> **Work required**: Replace every "legend" in the records with "key", leaving everything else unchanged.
---+---
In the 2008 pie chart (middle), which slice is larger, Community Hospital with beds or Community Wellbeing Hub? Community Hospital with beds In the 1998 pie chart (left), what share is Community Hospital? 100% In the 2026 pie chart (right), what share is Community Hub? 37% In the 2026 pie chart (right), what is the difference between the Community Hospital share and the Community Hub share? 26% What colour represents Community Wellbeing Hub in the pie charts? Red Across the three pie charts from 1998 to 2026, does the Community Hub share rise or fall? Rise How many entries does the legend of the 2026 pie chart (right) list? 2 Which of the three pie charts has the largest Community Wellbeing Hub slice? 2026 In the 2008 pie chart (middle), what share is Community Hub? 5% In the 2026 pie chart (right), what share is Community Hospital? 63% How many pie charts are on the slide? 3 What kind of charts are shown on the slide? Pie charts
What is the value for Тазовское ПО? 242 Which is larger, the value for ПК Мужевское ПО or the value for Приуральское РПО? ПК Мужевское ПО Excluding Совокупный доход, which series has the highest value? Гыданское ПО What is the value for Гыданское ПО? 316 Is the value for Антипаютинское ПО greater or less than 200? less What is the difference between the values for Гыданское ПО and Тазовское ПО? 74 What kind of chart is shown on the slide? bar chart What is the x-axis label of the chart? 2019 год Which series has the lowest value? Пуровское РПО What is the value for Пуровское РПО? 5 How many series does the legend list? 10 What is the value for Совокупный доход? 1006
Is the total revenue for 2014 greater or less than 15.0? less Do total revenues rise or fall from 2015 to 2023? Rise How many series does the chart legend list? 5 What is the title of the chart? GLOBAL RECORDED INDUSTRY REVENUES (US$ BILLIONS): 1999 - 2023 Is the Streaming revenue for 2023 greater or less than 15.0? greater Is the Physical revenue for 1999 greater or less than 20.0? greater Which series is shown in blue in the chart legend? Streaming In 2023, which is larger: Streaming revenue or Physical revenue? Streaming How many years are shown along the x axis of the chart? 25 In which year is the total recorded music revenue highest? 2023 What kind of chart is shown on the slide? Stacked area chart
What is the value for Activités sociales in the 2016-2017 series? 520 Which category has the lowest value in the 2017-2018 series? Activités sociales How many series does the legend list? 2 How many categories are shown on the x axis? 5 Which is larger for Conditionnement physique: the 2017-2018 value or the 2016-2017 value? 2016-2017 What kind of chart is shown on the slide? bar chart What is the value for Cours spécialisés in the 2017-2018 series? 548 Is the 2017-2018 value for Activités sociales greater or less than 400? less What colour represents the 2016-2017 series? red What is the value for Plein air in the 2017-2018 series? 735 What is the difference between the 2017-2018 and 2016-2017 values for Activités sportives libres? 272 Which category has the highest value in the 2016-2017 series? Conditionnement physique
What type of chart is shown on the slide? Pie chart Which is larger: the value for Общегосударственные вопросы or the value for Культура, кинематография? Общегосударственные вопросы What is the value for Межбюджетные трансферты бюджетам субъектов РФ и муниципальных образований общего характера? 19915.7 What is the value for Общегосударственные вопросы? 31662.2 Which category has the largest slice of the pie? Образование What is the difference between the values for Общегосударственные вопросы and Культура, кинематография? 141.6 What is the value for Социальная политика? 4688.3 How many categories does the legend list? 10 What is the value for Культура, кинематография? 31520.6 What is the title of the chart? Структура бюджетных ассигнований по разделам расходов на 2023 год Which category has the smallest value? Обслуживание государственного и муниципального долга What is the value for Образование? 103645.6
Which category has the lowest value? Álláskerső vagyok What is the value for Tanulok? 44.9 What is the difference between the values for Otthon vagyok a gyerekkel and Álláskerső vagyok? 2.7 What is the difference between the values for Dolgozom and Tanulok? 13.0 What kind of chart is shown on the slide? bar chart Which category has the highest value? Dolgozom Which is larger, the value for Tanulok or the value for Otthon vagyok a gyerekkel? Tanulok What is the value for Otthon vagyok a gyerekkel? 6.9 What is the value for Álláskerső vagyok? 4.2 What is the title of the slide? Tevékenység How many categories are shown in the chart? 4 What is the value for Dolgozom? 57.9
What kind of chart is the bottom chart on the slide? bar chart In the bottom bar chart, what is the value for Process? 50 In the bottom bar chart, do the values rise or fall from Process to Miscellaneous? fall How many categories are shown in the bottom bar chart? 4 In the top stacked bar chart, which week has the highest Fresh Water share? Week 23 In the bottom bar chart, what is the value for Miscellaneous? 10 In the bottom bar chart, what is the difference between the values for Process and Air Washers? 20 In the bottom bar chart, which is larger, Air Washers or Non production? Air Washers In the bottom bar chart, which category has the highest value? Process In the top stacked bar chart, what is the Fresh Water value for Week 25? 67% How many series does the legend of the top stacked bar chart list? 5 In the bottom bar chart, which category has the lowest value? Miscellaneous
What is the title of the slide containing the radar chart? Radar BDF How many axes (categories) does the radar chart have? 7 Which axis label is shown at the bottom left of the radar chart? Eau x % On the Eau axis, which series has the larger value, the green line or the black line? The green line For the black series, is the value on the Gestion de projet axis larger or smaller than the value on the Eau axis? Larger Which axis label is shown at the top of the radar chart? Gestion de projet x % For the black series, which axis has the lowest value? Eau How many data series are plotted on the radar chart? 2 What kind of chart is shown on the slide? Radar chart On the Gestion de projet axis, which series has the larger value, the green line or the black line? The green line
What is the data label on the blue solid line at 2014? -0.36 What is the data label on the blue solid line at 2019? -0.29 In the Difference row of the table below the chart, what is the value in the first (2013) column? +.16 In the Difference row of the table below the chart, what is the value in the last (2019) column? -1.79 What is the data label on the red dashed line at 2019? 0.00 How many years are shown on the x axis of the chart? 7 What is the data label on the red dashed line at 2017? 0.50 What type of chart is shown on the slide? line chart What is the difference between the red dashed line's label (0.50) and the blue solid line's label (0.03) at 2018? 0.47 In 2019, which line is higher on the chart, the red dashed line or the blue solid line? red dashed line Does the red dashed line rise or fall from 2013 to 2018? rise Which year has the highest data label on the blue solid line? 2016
---+---
> **Answer for this exercise**:
In the 2008 pie chart (middle), which slice is larger, Community Hospital with beds or Community Wellbeing Hub? Community Hospital with beds In the 1998 pie chart (left), what share is Community Hospital? 100% In the 2026 pie chart (right), what share is Community Hub? 37% In the 2026 pie chart (right), what is the difference between the Community Hospital share and the Community Hub share? 26% What colour represents Community Wellbeing Hub in the pie charts? Red Across the three pie charts from 1998 to 2026, does the Community Hub share rise or fall? Rise How many entries does the key of the 2026 pie chart (right) list? 2 Which of the three pie charts has the largest Community Wellbeing Hub slice? 2026 In the 2008 pie chart (middle), what share is Community Hub? 5% In the 2026 pie chart (right), what share is Community Hospital? 63% How many pie charts are on the slide? 3 What kind of charts are shown on the slide? Pie charts
What is the value for Тазовское ПО? 242 Which is larger, the value for ПК Мужевское ПО or the value for Приуральское РПО? ПК Мужевское ПО Excluding Совокупный доход, which series has the highest value? Гыданское ПО What is the value for Гыданское ПО? 316 Is the value for Антипаютинское ПО greater or less than 200? less What is the difference between the values for Гыданское ПО and Тазовское ПО? 74 What kind of chart is shown on the slide? bar chart What is the x-axis label of the chart? 2019 год Which series has the lowest value? Пуровское РПО What is the value for Пуровское РПО? 5 How many series does the key list? 10 What is the value for Совокупный доход? 1006
Is the total revenue for 2014 greater or less than 15.0? less Do total revenues rise or fall from 2015 to 2023? Rise How many series does the chart key list? 5 What is the title of the chart? GLOBAL RECORDED INDUSTRY REVENUES (US$ BILLIONS): 1999 - 2023 Is the Streaming revenue for 2023 greater or less than 15.0? greater Is the Physical revenue for 1999 greater or less than 20.0? greater Which series is shown in blue in the chart key? Streaming In 2023, which is larger: Streaming revenue or Physical revenue? Streaming How many years are shown along the x axis of the chart? 25 In which year is the total recorded music revenue highest? 2023 What kind of chart is shown on the slide? Stacked area chart
What is the value for Activités sociales in the 2016-2017 series? 520 Which category has the lowest value in the 2017-2018 series? Activités sociales How many series does the key list? 2 How many categories are shown on the x axis? 5 Which is larger for Conditionnement physique: the 2017-2018 value or the 2016-2017 value? 2016-2017 What kind of chart is shown on the slide? bar chart What is the value for Cours spécialisés in the 2017-2018 series? 548 Is the 2017-2018 value for Activités sociales greater or less than 400? less What colour represents the 2016-2017 series? red What is the value for Plein air in the 2017-2018 series? 735 What is the difference between the 2017-2018 and 2016-2017 values for Activités sportives libres? 272 Which category has the highest value in the 2016-2017 series? Conditionnement physique
What type of chart is shown on the slide? Pie chart Which is larger: the value for Общегосударственные вопросы or the value for Культура, кинематография? Общегосударственные вопросы What is the value for Межбюджетные трансферты бюджетам субъектов РФ и муниципальных образований общего характера? 19915.7 What is the value for Общегосударственные вопросы? 31662.2 Which category has the largest slice of the pie? Образование What is the difference between the values for Общегосударственные вопросы and Культура, кинематография? 141.6 What is the value for Социальная политика? 4688.3 How many categories does the key list? 10 What is the value for Культура, кинематография? 31520.6 What is the title of the chart? Структура бюджетных ассигнований по разделам расходов на 2023 год Which category has the smallest value? Обслуживание государственного и муниципального долга What is the value for Образование? 103645.6
Which category has the lowest value? Álláskerső vagyok What is the value for Tanulok? 44.9 What is the difference between the values for Otthon vagyok a gyerekkel and Álláskerső vagyok? 2.7 What is the difference between the values for Dolgozom and Tanulok? 13.0 What kind of chart is shown on the slide? bar chart Which category has the highest value? Dolgozom Which is larger, the value for Tanulok or the value for Otthon vagyok a gyerekkel? Tanulok What is the value for Otthon vagyok a gyerekkel? 6.9 What is the value for Álláskerső vagyok? 4.2 What is the title of the slide? Tevékenység How many categories are shown in the chart? 4 What is the value for Dolgozom? 57.9
What kind of chart is the bottom chart on the slide? bar chart In the bottom bar chart, what is the value for Process? 50 In the bottom bar chart, do the values rise or fall from Process to Miscellaneous? fall How many categories are shown in the bottom bar chart? 4 In the top stacked bar chart, which week has the highest Fresh Water share? Week 23 In the bottom bar chart, what is the value for Miscellaneous? 10 In the bottom bar chart, what is the difference between the values for Process and Air Washers? 20 In the bottom bar chart, which is larger, Air Washers or Non production? Air Washers In the bottom bar chart, which category has the highest value? Process In the top stacked bar chart, what is the Fresh Water value for Week 25? 67% How many series does the key of the top stacked bar chart list? 5 In the bottom bar chart, which category has the lowest value? Miscellaneous
What is the title of the slide containing the radar chart? Radar BDF How many axes (categories) does the radar chart have? 7 Which axis label is shown at the bottom left of the radar chart? Eau x % On the Eau axis, which series has the larger value, the green line or the black line? The green line For the black series, is the value on the Gestion de projet axis larger or smaller than the value on the Eau axis? Larger Which axis label is shown at the top of the radar chart? Gestion de projet x % For the black series, which axis has the lowest value? Eau How many data series are plotted on the radar chart? 2 What kind of chart is shown on the slide? Radar chart On the Gestion de projet axis, which series has the larger value, the green line or the black line? The green line
What is the data label on the blue solid line at 2014? -0.36 What is the data label on the blue solid line at 2019? -0.29 In the Difference row of the table below the chart, what is the value in the first (2013) column? +.16 In the Difference row of the table below the chart, what is the value in the last (2019) column? -1.79 What is the data label on the red dashed line at 2019? 0.00 How many years are shown on the x axis of the chart? 7 What is the data label on the red dashed line at 2017? 0.50 What type of chart is shown on the slide? line chart What is the difference between the red dashed line's label (0.50) and the blue solid line's label (0.03) at 2018? 0.47 In 2019, which line is higher on the chart, the red dashed line or the blue solid line? red dashed line Does the red dashed line rise or fall from 2013 to 2018? rise Which year has the highest data label on the blue solid line? 2016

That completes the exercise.